* Questions on the material:
1 > In the passage on organic farming, what have a host of states recently made a criminal offense?
2 > Rewrite the paragraph of the passage on organic farming that begins "The benefits of organic are so great" as a short bulleted list, keeping its main facts.
3 > Take the passage on organic farming further, starting from its final sentence and keeping its tone and viewpoint.

* Passage shown:
/---
Advocates of organically grown crops often point out all the reasons organic is better than conventional agriculture. From environmentally sound to healthier food, there are really no good reasons to eat conventionally grown foods unless organic is just not available or you can’t afford it. Affordability and supply are both issues.
The benefits of organic are so great that conventional agriculture is threatened to the point that some states have passed “Ag Gag” bills. Pressured and paid off by the agribusiness lobby, state legislatures are enacting some really ridiculous laws. Most recently, a host of states have made it a criminal offense to take photos of factory farms without the owner’s permission. In the past, these photos have been used to demonstrate the cruelty and unsavory practices occurring at factory farms. There are “food disparagement” laws to discourage anyone from claiming that a given food is not healthy on the basis of how it is produced.
The evidence is mounting, as we all know from common sense, that agricultural practices like organic produce healthier food than conventional agriculture and are better for the planet. The latest scientific evidence I have seen proves that organic tomatoes are better for you than conventionally grown tomatoes. For those of you needing proof, here is just one more example.
\---
* Supplied data:
/---
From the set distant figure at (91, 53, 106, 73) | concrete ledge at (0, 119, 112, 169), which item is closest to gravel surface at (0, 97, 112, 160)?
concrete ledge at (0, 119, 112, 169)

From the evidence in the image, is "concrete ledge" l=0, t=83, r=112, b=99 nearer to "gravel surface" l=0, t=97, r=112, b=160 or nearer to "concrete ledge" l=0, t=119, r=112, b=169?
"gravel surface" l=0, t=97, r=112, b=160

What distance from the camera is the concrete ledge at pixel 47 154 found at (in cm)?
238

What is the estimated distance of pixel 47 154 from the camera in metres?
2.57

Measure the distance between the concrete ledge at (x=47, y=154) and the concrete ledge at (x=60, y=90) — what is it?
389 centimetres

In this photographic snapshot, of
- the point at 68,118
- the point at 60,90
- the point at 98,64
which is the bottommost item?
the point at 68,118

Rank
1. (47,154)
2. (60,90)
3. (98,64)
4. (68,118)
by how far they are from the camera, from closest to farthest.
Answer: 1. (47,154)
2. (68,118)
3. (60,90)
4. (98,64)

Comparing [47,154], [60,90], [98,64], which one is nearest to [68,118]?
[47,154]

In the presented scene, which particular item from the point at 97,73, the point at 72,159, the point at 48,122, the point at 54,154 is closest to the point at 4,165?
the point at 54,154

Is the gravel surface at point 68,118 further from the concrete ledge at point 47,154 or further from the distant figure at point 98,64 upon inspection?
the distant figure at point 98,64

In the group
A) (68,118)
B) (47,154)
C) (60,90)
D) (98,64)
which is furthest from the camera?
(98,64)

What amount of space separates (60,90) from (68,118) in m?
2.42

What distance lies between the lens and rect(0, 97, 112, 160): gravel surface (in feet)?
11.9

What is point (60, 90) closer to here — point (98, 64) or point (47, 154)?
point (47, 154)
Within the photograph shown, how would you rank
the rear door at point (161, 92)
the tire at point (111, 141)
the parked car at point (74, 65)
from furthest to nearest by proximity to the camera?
\---
* Results by task:
1 > Taking photos of factory farms without the owner's permission.

2 >
- Organic's benefits threaten conventional agriculture so much that some states have passed "Ag Gag" bills.
- State legislatures, pressured and paid by the agribusiness lobby, are enacting ridiculous laws.
- Many states recently made it a crime to photograph factory farms without the owner's permission.
- Such photos were used in the past to show cruelty and unsavory practices at factory farms.
- "Food disparagement" laws discourage claims that a food is unhealthy because of how it is produced.

3 >
A study by the University of Barcelona Natural Antioxidant Group has shown that organic tomatoes contain higher polyphenol content than conventionally grown tomatoes. This is also true for juices and ketchup made from these tomatoes. So, what are polyphenols, you may ask?
Polyphenols are natural antioxidants of plant origin that are associated with reduced risk of cardiovascular and degenerative diseases, and some forms of cancer. Sounds like a pretty good reason to use organic tomatoes and products made from them.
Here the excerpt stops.